**EXERCISE OBJECTIVE:**
Transcribe the following entries word for word; no picture is to appear in the copy.

**WORKING DATA:**
■ ■ ■ ■

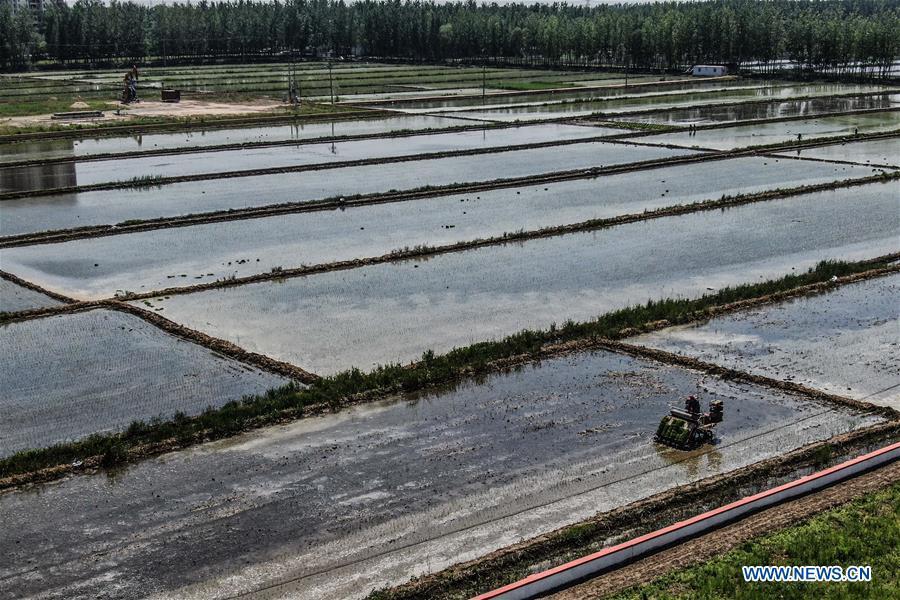 CHINA-LIAONING-RICE-TRANSPLANTING (CN)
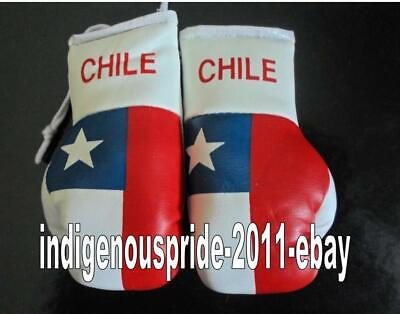 Chile Flag//Chilean mini boxing gloves for your car mirror-Get the best.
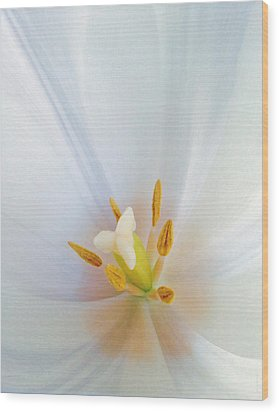Wood Print featuring the photograph Christened Tulip by Gwyn Newcombe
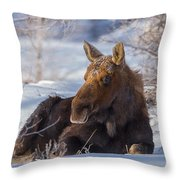 Wyoming Sunbathing Throw Pillow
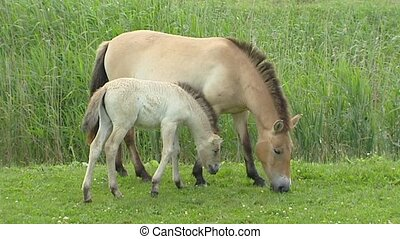 Przewalskis horse Equus ferus przewalskii mare and foal...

■ ■ ■ ■

**RESPONSE BELOW:**
 CHINA-LIAONING-RICE-TRANSPLANTING (CN)
 Chile Flag//Chilean mini boxing gloves for your car mirror-Get the best.
Wood Print featuring the photograph Christened Tulip by Gwyn Newcombe
 Wyoming Sunbathing Throw Pillow
 Przewalskis horse Equus ferus przewalskii mare and foal...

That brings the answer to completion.